Et si le 81e congrès du Parti socialiste - qui se tient du 13 au 15 juin à Nancy - était joué avant même d’avoir eu lieu ?
Comme raconté dans un précédent blog, https://blogs.mediapart.fr/philippe-dupuis-rollandin/blog/181023/fin-de-la-nupes-une-chance-historique-pour-le-parti-socialiste l’enjeu de ce congrès est essentiel puisqu’il s’agit de trancher le nœud gordien qui empoisonne le PS depuis 1983 : opter pour une ligne sociale-démocrate ou pour un ancrage très à gauche en restant accroché à LFI. Depuis 40 ans, à force de ne pas choisir, le PS a touché le fond avec une candidate à 1,7% à la présidentielle de 2022, une absence de projet, de programme et d’incarnation.

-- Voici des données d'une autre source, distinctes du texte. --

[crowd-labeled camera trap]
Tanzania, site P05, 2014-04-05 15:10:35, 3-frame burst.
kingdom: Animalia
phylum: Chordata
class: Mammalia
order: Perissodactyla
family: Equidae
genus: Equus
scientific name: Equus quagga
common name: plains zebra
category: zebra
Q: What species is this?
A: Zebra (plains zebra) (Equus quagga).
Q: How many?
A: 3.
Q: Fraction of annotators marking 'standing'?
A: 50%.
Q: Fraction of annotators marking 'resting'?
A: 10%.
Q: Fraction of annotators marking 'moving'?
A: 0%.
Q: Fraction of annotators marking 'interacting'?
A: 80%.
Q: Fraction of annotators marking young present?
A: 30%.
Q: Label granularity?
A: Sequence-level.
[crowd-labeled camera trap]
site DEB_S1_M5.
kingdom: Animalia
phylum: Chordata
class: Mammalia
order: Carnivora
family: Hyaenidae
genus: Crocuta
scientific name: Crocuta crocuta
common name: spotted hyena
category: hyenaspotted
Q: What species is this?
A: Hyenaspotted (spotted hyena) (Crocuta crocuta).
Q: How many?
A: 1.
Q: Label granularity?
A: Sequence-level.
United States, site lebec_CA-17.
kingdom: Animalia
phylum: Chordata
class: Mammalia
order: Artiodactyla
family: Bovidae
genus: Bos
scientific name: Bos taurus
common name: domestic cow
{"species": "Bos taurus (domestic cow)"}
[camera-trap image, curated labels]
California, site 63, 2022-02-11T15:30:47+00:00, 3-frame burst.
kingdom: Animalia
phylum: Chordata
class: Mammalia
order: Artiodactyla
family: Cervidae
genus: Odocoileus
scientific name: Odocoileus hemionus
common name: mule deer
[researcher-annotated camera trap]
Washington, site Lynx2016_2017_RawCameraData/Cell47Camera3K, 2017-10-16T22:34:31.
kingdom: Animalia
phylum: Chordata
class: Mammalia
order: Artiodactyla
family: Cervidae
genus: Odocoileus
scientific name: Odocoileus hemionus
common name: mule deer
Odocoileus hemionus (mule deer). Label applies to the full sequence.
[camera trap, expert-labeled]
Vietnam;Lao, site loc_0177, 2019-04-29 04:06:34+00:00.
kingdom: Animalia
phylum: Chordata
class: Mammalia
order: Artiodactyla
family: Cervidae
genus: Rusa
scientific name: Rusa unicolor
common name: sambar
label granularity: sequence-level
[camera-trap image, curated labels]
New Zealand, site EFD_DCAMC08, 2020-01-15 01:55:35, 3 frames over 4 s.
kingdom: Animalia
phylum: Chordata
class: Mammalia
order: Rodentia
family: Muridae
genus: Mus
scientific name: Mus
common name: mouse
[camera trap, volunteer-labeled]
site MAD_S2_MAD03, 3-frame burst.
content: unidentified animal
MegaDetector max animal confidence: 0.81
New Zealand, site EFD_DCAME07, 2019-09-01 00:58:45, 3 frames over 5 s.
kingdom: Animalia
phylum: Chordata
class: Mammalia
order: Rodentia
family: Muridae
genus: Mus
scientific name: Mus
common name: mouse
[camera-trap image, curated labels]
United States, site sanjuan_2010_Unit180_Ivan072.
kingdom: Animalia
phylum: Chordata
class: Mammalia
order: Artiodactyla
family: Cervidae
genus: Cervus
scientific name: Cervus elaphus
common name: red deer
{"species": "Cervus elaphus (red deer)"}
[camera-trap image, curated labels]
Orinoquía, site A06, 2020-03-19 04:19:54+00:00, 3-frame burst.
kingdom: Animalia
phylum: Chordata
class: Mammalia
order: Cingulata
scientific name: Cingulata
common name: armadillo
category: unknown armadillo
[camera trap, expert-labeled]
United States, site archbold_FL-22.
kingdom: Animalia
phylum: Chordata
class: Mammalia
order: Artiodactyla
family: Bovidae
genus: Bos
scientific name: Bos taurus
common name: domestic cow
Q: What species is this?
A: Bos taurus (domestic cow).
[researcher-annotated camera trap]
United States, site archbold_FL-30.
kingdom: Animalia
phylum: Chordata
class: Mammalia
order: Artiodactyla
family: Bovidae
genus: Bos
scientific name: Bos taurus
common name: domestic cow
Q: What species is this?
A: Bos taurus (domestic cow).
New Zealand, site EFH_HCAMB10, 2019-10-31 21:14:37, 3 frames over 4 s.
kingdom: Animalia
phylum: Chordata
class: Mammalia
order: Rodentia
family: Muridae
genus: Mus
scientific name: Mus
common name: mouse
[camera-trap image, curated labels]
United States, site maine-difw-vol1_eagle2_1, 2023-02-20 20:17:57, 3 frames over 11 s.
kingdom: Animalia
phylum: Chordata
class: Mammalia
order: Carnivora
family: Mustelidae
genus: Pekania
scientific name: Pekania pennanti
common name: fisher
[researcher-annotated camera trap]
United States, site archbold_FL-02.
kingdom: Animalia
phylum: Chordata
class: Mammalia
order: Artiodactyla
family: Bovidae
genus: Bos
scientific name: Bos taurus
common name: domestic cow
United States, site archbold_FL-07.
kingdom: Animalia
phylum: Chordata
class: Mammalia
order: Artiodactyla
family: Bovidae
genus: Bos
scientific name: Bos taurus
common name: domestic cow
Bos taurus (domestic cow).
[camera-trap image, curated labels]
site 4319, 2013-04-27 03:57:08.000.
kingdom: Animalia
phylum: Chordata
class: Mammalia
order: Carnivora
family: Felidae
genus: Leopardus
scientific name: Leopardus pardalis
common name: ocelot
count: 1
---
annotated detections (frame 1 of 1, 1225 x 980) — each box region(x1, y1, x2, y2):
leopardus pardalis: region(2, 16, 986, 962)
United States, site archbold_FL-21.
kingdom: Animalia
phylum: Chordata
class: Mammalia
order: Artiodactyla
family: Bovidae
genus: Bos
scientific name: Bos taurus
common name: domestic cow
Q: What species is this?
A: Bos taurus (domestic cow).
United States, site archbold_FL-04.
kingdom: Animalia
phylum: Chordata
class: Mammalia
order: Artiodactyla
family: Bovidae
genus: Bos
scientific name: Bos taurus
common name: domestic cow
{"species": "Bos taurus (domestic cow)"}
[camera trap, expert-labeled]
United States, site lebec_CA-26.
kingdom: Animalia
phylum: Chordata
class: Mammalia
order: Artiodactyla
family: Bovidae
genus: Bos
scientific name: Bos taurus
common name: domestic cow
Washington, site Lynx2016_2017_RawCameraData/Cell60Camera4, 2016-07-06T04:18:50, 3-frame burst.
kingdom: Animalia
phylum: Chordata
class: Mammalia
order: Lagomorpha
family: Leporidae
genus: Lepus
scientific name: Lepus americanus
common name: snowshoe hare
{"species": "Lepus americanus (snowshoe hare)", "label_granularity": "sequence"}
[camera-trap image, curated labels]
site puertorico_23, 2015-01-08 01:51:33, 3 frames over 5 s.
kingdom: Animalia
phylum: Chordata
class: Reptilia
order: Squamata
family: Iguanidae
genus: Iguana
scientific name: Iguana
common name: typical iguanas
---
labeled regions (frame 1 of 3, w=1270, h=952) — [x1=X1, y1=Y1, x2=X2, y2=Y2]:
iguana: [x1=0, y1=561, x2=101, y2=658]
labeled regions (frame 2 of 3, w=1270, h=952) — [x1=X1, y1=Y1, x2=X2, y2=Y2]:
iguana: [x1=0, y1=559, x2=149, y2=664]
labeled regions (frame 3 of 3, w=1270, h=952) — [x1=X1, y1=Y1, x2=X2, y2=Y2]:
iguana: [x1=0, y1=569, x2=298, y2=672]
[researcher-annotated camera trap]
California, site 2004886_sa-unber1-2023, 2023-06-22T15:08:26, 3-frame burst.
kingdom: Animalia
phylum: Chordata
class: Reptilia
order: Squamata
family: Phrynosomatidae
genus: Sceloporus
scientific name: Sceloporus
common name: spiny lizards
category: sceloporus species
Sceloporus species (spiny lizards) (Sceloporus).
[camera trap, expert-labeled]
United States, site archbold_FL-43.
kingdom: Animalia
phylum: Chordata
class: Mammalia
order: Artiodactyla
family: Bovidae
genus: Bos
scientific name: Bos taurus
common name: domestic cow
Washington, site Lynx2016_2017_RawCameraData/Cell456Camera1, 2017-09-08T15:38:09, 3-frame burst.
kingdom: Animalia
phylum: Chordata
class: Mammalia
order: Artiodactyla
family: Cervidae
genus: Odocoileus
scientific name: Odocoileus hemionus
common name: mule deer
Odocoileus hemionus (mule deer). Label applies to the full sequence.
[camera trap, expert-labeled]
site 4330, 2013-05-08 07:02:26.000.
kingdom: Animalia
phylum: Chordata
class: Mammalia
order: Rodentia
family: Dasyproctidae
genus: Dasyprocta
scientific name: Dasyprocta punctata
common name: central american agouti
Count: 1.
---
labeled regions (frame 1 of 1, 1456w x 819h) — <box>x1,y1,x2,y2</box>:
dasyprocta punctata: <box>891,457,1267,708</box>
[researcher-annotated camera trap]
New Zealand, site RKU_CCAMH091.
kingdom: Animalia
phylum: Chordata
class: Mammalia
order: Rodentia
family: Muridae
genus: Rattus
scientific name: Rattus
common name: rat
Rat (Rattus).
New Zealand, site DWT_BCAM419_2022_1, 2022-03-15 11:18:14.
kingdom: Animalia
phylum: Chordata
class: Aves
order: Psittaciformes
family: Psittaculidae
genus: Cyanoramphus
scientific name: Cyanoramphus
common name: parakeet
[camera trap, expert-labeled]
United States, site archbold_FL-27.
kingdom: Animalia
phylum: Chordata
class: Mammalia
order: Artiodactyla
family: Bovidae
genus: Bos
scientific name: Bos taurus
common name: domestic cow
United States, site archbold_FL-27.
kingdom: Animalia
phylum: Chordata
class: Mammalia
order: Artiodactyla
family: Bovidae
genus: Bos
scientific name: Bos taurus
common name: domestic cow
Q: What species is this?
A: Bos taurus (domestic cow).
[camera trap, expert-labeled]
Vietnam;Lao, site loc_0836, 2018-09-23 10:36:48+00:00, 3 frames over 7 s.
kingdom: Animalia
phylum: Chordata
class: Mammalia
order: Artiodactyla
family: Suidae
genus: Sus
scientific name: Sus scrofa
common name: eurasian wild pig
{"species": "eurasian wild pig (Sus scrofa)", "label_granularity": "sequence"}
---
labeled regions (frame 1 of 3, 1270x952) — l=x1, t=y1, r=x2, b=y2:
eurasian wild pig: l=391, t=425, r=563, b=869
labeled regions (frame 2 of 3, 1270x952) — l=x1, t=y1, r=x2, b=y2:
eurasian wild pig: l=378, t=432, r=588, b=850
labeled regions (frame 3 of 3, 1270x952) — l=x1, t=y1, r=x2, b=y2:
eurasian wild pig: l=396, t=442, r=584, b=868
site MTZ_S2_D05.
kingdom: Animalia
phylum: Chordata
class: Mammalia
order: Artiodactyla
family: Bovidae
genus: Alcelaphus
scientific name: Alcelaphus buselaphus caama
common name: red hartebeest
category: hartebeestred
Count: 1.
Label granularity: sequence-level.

Nancy 2025 sera-t-il au PS, ce que Bad Godesberg 1959 a été au SPD allemand ? Réuni en congrès dans cette petite ville proche de Bonn, le parti socialiste allemand tourne alors la page du socialisme pur et dur pour une stratégie sociale-démocrate qui lui a permis d’être un parti central de la vie politique allemande depuis 65 ans, des années triomphantes de Willy Brandt et d’Helmut Schmidt jusqu’à aujourd’hui où il est dans la coalition de gouvernement ? Telle était la question.
Fin du suspens. Avant même le rendez-vous de la place Stanislas, la réponse est connue : le Parti socialiste revient dans l’arc républicain, dans une logique de parti de gouvernement, un espace où la partie se joue entre une droite républicaine, un centre et une gauche responsable incluant les écologistes ou, au moins, une partie d‘entre eux.
Ce choix stratégique - marqué par la rupture absolue avec LFI – n’était pas acquis d’avance.
Au départ, il y avait le classique affrontement entre la gauche traditionnelle incarnée par Olivier Faure et la gauche sociale-démocrate, incarnée par Nicolas Meyer-Rossignol, reprenant le clivage des grandes années Mitterrand-Rocard.
Après la catastrophique présidentielle de 2022, Olivier Faure choisit, pour les législatives, la stratégie du sauve-qui-peut en s’alliant avec Mélenchon dans le cadre de la NUPES, une alliance purement électorale entre partis en désaccord à peu près sur tout mais qui permet de conserver une représentation de poids à l’Assemblée nationale. La NUPES finit par éclater. Le PS reprend-il sa liberté et se reconstruit-il ? Non, parce que là-dessus arrive la dissolution de 2024 et il s’agit à nouveau de sauver les meubles ou plus précisément les circonscriptions – en particulier celle d’Olivier Faure - et de faire barrage au RN. La NUPES - rebaptisée Nouveau front populaire - arrivera en tête sans être majoritaire avec 192 députés. A l’intérieur de la coalition, LFI a le leadership et prétend imposer sa loi. Mais les positions du leader maximo - Hamas, 7 octobre, antisémitisme, islamo-gauchisme, clientélisme dans les banlieues – sans parler des provocations quotidiennes rendent la cohabitation de plus en plus difficile.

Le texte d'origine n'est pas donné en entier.